Hydride platelets in light water reactor fuel claddings are typically circumferentially oriented along the texture. Reoriented hydrides raise the risk of embrittlement and reduce the fracture toughness. While much research has been performed on the impact of hydrides on tensile and fracture properties, work on the influence of hydrides reorientation on fatigue properties is scarce.
In this work, un-irradiated and recrystallized Zircaloy-4 sheet material was tested; the flat samples allowed easily performing hydrides reorientation and the determination of hydride platelets, texture and fatigue cracks directions. The samples were hydrogen-loaded to a concentration of 250 wppm; some samples underwent a reorientation treatment. All specimens were fatigue-tested at ambient temperature under load control. The samples were analyzed with respect to the hydrides orientation by light optical microscopy and fractography by scanning electron microscopy.
Hydrides which are in-plane with the loading direction do not reduce the fatigue lifetime compared to hydrogen-free samples. Reoriented hydrides, however, cause a lifetime reduction. While in-plane hydrides are perpendicular to the crack front, reoriented hydride platelets are parallel to the crack propagation direction; fractography reveals brittle features indicating broken out hydride platelets.
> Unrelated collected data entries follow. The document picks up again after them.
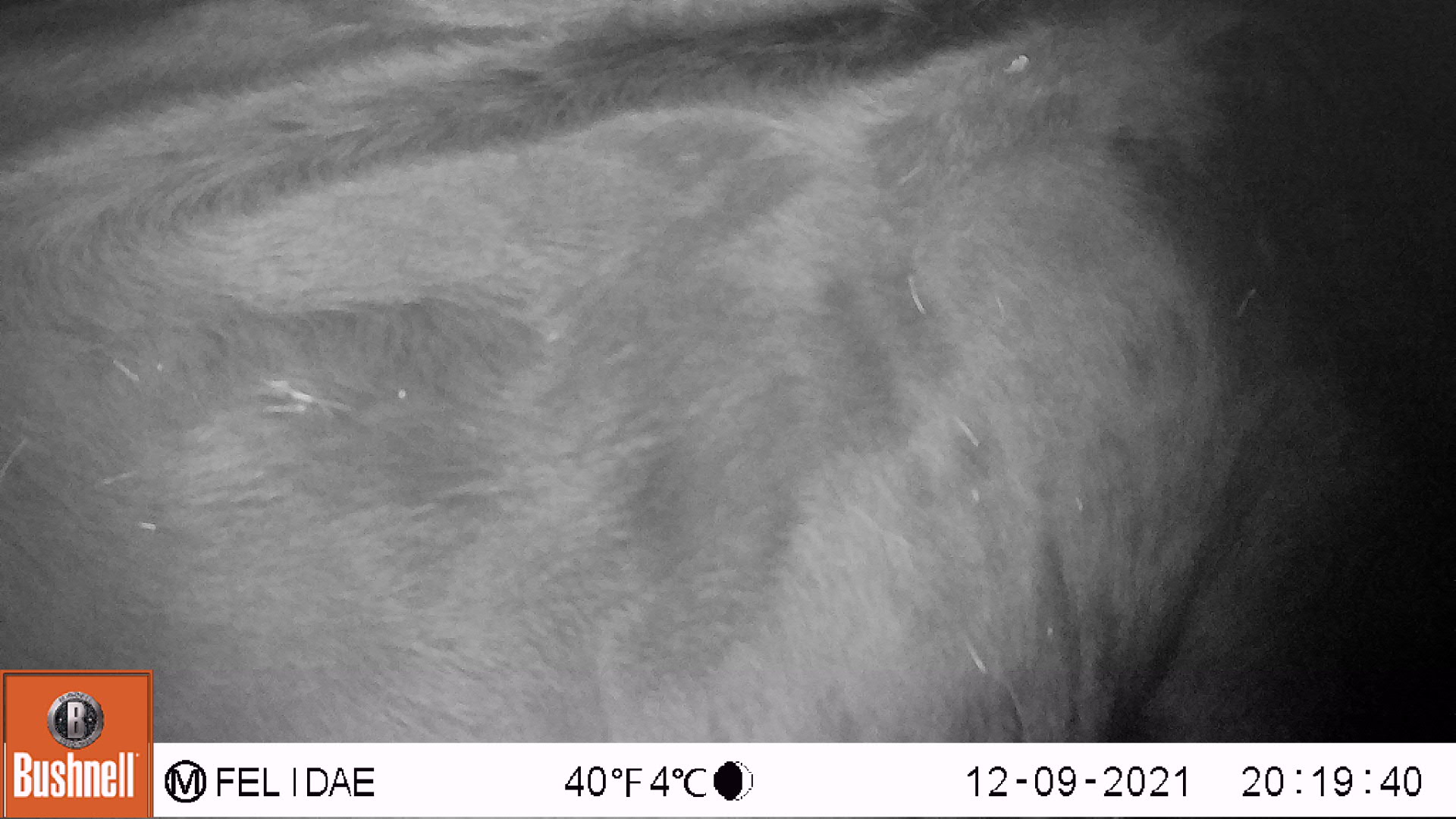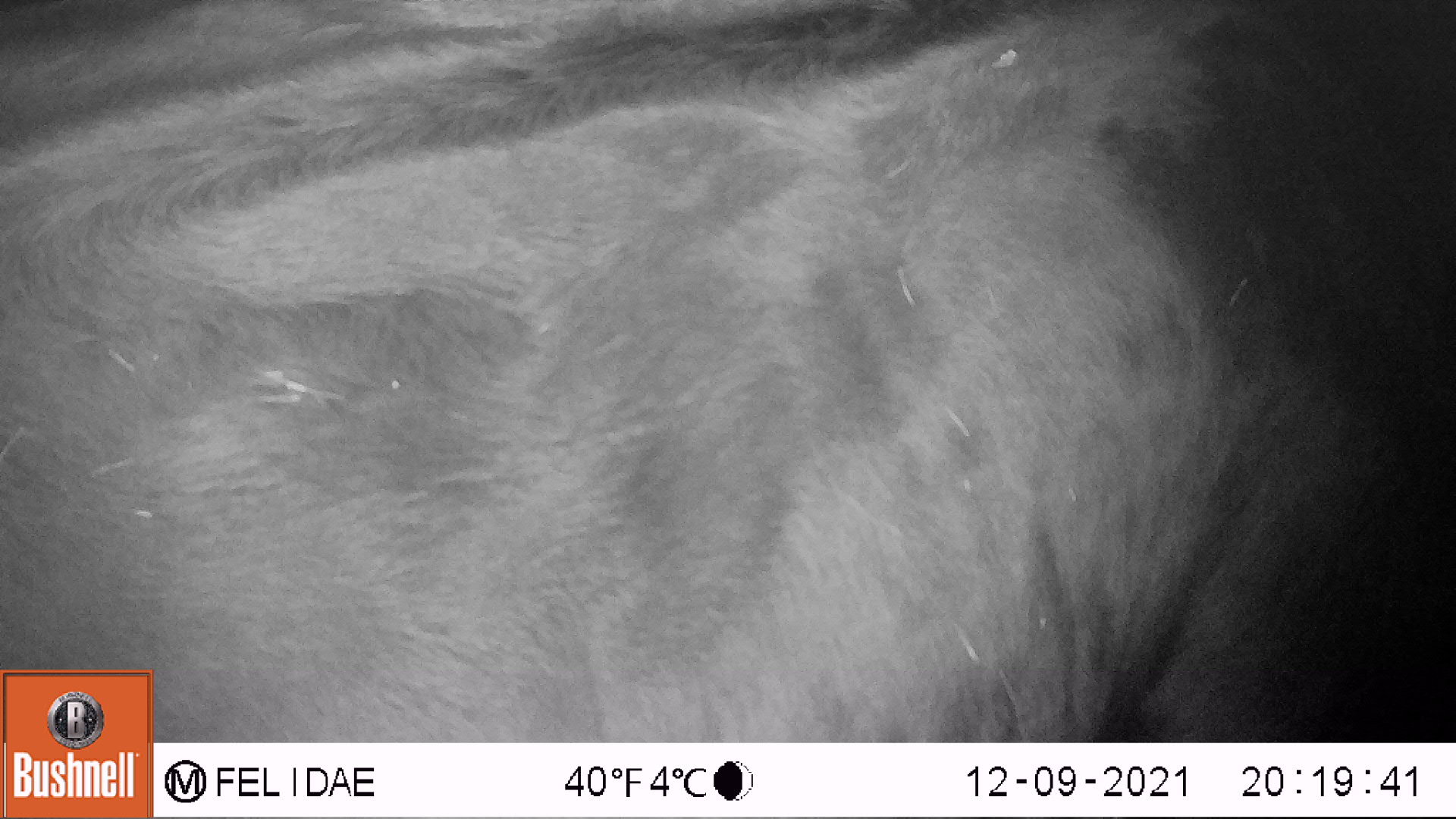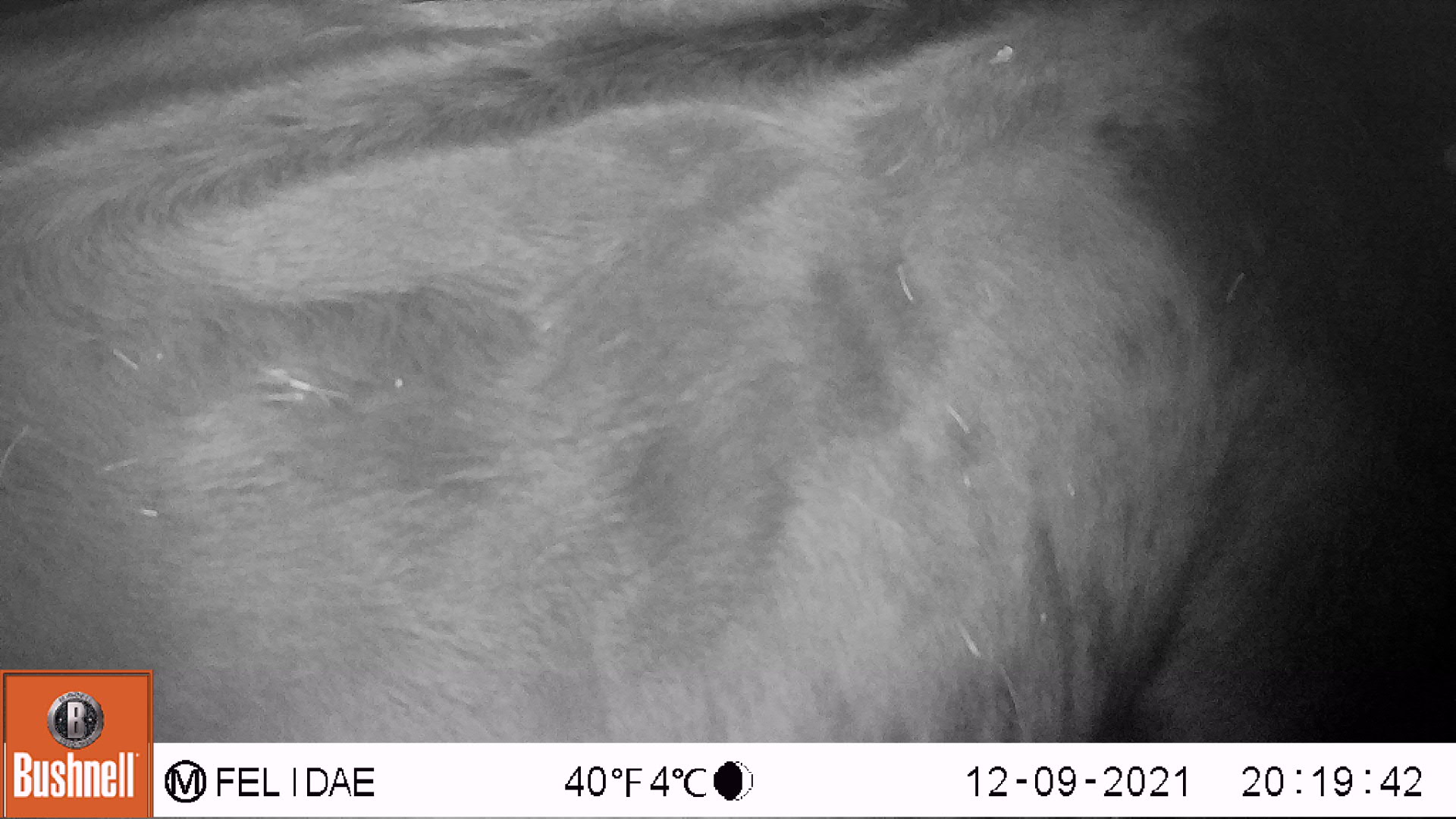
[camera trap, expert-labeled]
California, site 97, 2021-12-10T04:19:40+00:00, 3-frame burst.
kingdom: Animalia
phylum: Chordata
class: Mammalia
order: Artiodactyla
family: Bovidae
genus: Bos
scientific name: Bos taurus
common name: domestic cattle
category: cattle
The hydrogen concentration only is not decisive alone for the fatigue lifetime. Important is the share between reoriented and in-plane hydrides, which depends on the hydrogen concentration and the conditions of the thermomechanical reorientation cycle, specifically the temperature. Complete hydrides dissolution at peak temperature favors re-oriented hydride growth provoking reduced fatigue lifetime, while residual circumferential hydrides can inhibit its growth.